• **EXTRACT**
## begin
Loans for Students and Parents

Borrowing for Your Education

Borrowing for Your Education: Comparing Federal and Private Loans

The Office of Student Financial Aid Services understands that paying for education can be challenging and confusing. We offer these tips to help families who need to borrow to cover the cost of education, and to find the best possible options.

Before applying for an alternative loan (private loan), we stongly recommend that you exhaust all of your federal loan eligibility.  Did you know that almost all students will qualify for a Federal Direct Stafford Loan? To get this loan, you must complete the Free Application for Federal Student Aid (FAFSA (http://fafsa.ed.gov/), a Master Promissory Note and Entrance Counseling. Parents may apply for a Federal Direct PLUS Loan by completing a PLUS application, a FAFSA and a Master Promissory Note. By filing the FAFSA, some students may also qualify for Federal (Title IV), State and/or Institutional Grants.
## end
• **DATA SHOWN**
## begin
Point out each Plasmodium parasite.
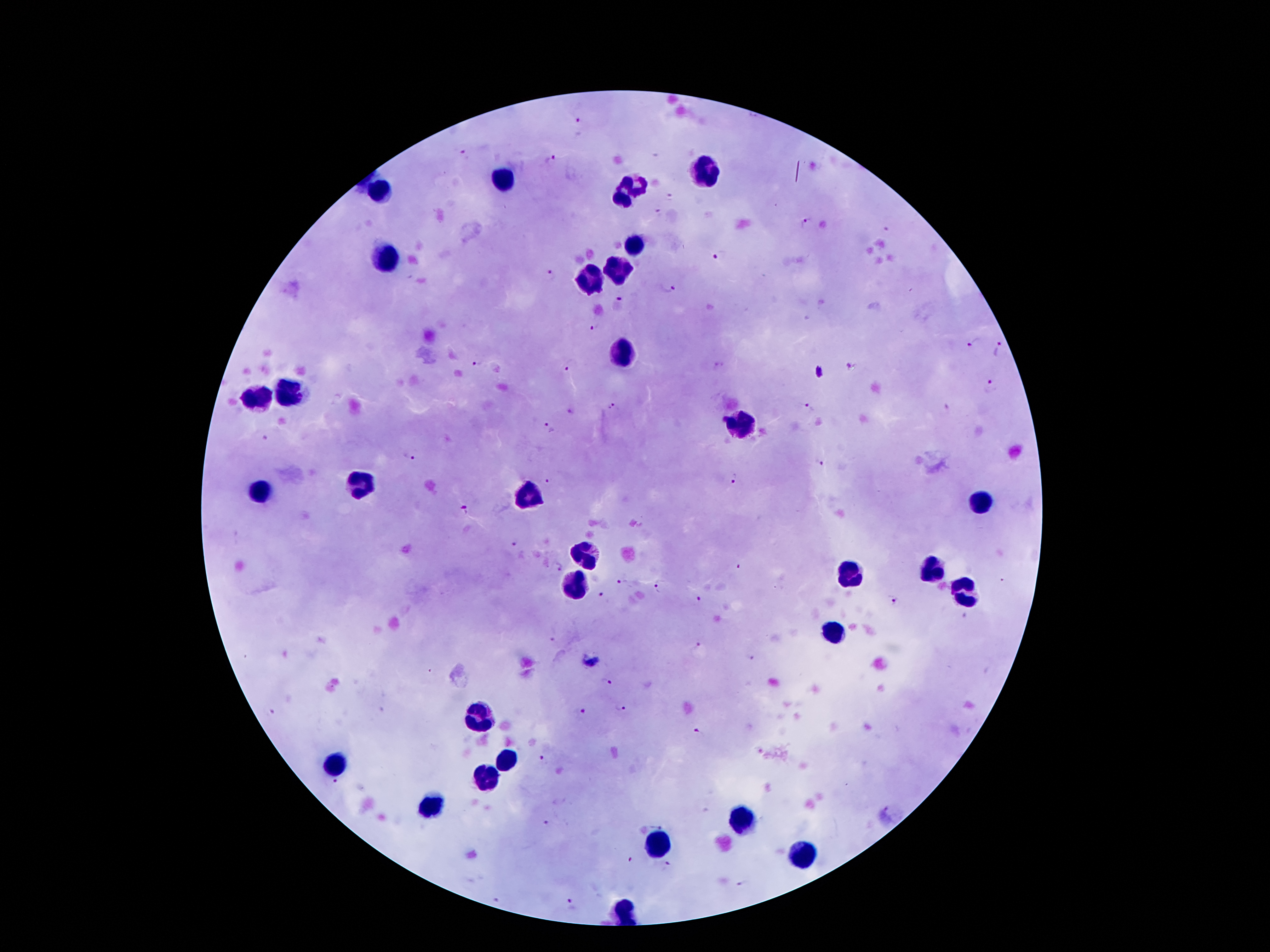
Approximate centers as {x, y} in pixels.
Plasmodium parasites: {579, 121}, {465, 155}, {549, 160}, {675, 195}, {660, 212}, {807, 224}, {885, 229}, {719, 255}, {551, 276}, {667, 289}, {620, 303}, {594, 325}, {973, 344}, {999, 351}, {572, 361}, {476, 363}, {853, 365}, {991, 386}, {613, 407}, {808, 409}, {571, 412}, {548, 429}, {265, 437}, {409, 457}, {821, 464}, {738, 478}, {550, 480}, {465, 510}, {513, 545}, {558, 567}, {739, 567}, {1003, 582}, {621, 583}, {661, 586}, {601, 595}, {700, 601}, {893, 601}, {552, 640}, {700, 648}, {749, 657}, {606, 680}, {621, 705}, {271, 712}, {584, 712}, {698, 735}, {543, 761}, {336, 785}, {657, 821}, {548, 823}, {629, 860}, {667, 864}, {744, 884}, {499, 900}, {573, 903}.

Leukocyte locations: {707, 172}, {505, 179}, {636, 182}, {383, 189}, {622, 200}, {630, 246}, {386, 258}, {617, 266}, {589, 279}, {623, 353}, {287, 391}, {257, 401}, {738, 424}, {360, 485}, {259, 492}, {529, 494}, {981, 503}, {584, 554}, {931, 568}, {852, 575}, {574, 586}, {964, 591}, {831, 637}, {480, 716}, {508, 760}, {335, 764}, {488, 777}, {430, 808}, {739, 822}, {658, 846}, {799, 854}, {624, 911}. Thick blood film. 100x magnification. Single field of view. Giemsa stain. Image is 1270×952 pixels. Patient malaria status: positive for Plasmodium falciparum. Smartphone photograph taken through the microscope eyepiece.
## end
• **WHAT TO DO**
1. Retype everything in the student loan text from "Borrowing for Your Education: Comparing" down to "best possible options.".
2. Using the student loan text, explain why the Office of Student Financial Aid Services offers its tips.

• **ANSWERS GIVEN**
1.
Borrowing for Your Education: Comparing Federal and Private Loans

The Office of Student Financial Aid Services understands that paying for education can be challenging and confusing. We offer these tips to help families who need to borrow to cover the cost of education, and to find the best possible options.

2. The office understands that paying for education can be challenging and confusing. It offers the tips to help families who need to borrow to cover the cost of education and to find the best possible options.